## Given task:
Show each line of the data below that contains the word "farther".

## Available data:
Begin

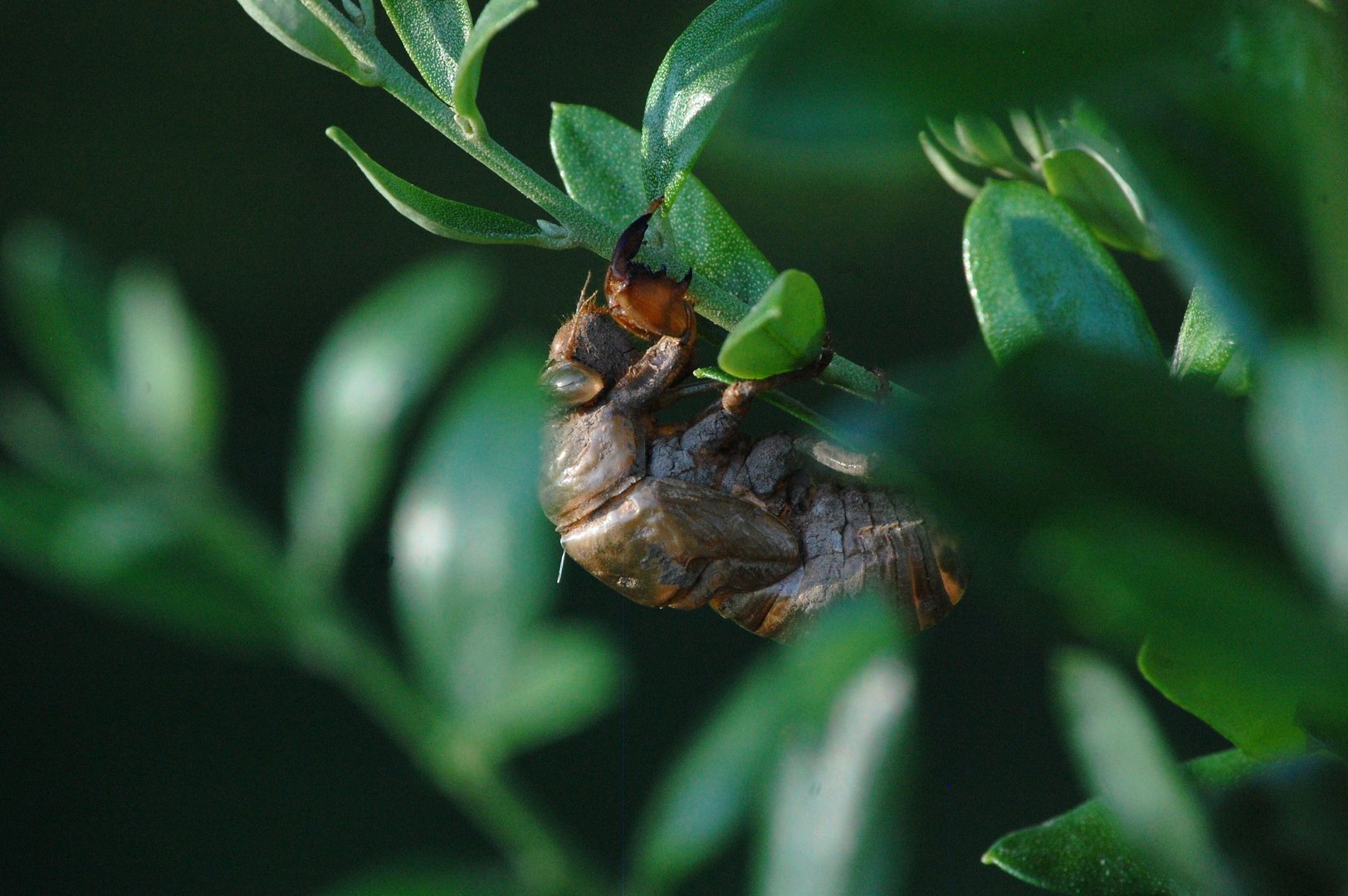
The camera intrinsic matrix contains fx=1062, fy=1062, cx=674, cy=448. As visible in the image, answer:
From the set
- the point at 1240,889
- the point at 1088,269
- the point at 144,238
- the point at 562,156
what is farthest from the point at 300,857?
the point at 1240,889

End
Begin

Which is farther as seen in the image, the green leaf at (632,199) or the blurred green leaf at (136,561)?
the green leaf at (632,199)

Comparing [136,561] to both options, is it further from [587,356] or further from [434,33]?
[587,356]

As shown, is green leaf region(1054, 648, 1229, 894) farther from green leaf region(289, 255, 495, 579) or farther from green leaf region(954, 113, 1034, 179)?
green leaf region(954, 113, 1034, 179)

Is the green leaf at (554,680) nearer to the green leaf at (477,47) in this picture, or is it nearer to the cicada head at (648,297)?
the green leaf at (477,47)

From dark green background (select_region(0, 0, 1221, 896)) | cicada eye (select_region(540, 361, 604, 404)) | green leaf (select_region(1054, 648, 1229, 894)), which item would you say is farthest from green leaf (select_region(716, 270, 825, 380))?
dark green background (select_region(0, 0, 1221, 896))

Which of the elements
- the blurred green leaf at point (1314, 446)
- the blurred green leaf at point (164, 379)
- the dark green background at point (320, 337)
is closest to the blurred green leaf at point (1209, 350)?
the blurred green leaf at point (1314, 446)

End

## Result of the exercise:
Which is farther as seen in the image, the green leaf at (632,199) or the blurred green leaf at (136,561)?
As shown, is green leaf region(1054, 648, 1229, 894) farther from green leaf region(289, 255, 495, 579) or farther from green leaf region(954, 113, 1034, 179)?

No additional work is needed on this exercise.